Records supplied.
################
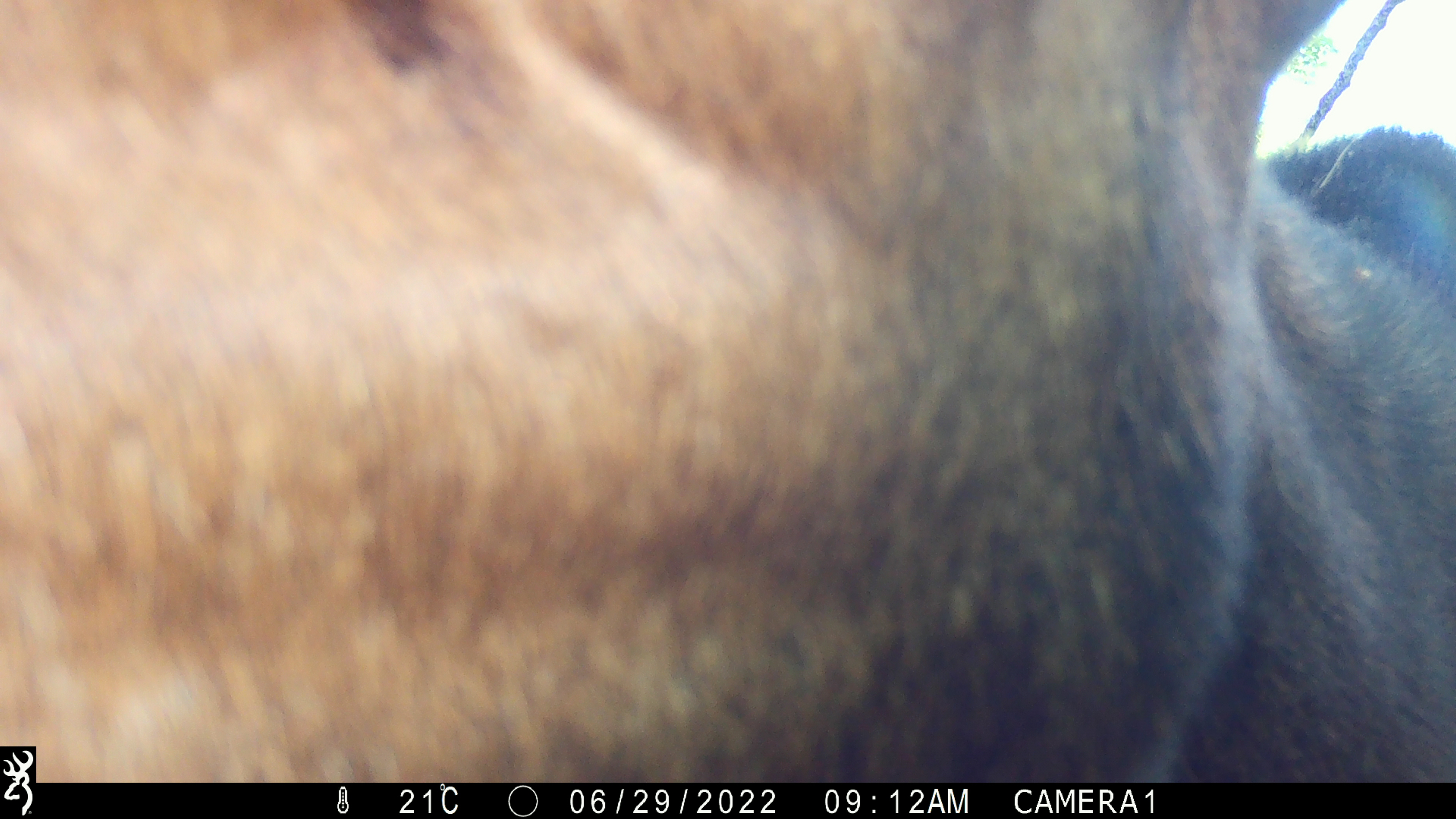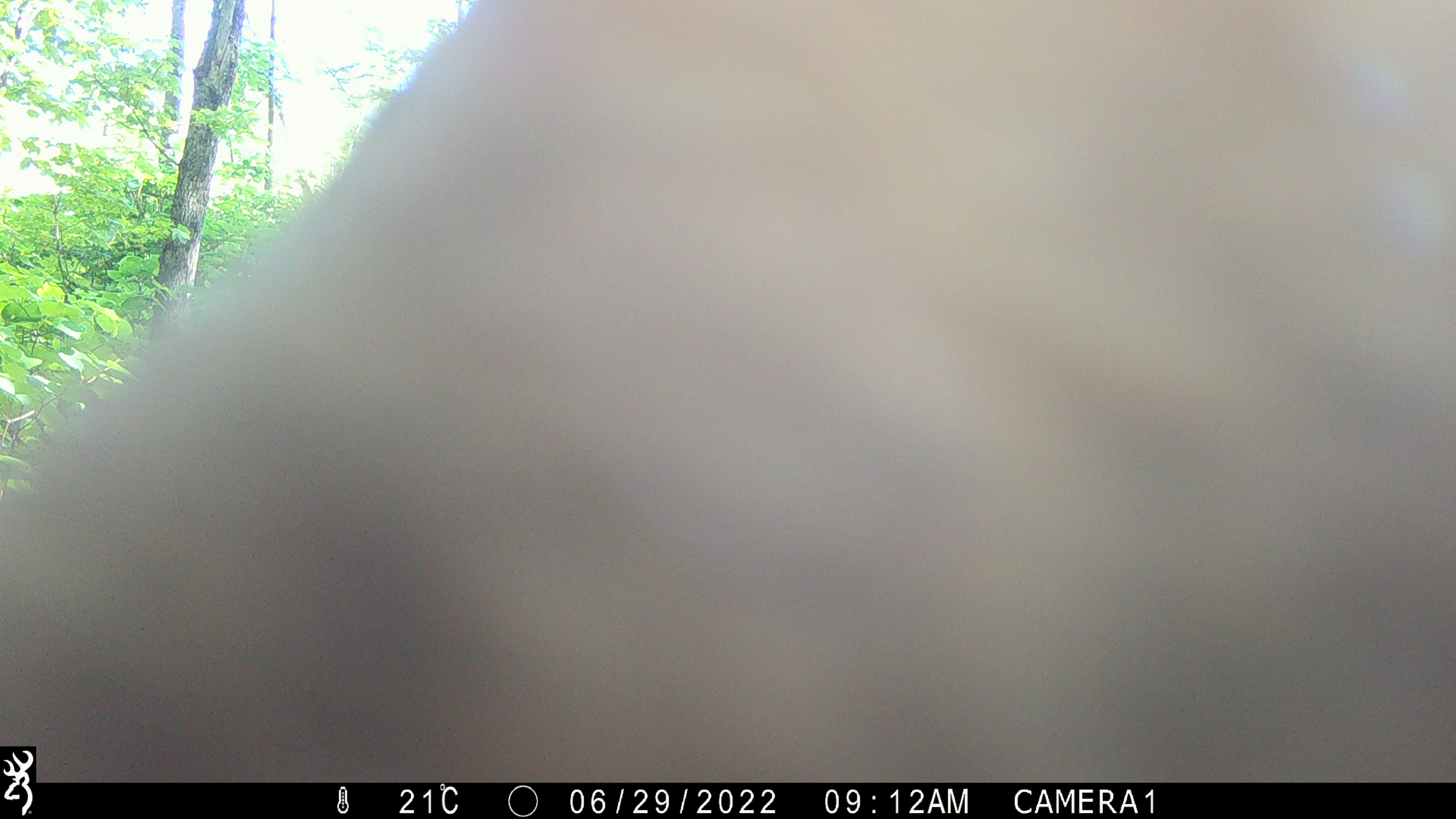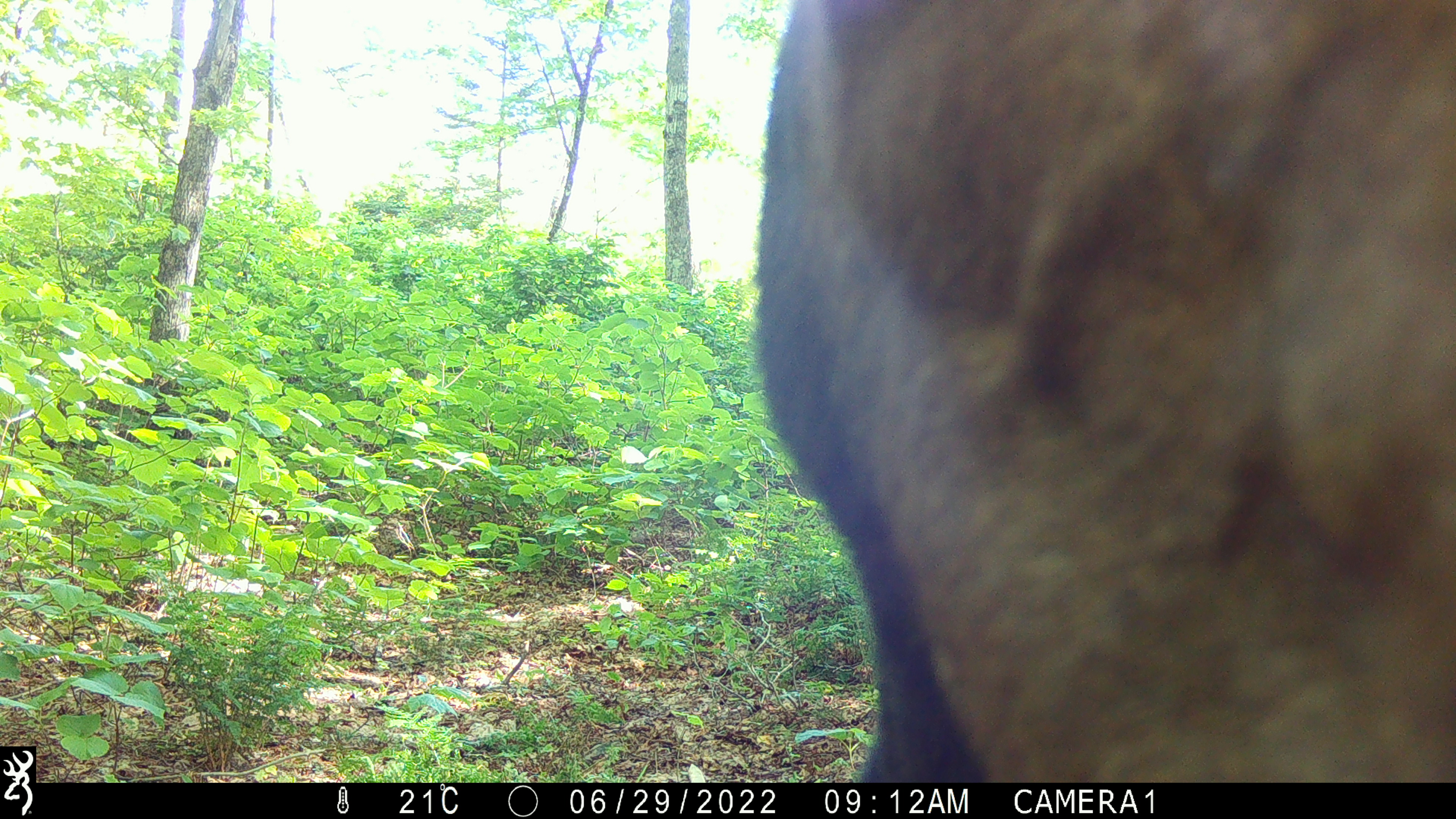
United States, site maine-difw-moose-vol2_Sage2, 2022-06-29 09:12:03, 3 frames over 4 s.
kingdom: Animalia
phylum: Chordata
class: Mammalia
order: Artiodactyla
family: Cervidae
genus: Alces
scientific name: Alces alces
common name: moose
################
Directions for this task.
Without carrying over any picture, write out the entries above once more, exactly.

Answer space.
United States, site maine-difw-moose-vol2_Sage2, 2022-06-29 09:12:03, 3 frames over 4 s.
kingdom: Animalia
phylum: Chordata
class: Mammalia
order: Artiodactyla
family: Cervidae
genus: Alces
scientific name: Alces alces
common name: moose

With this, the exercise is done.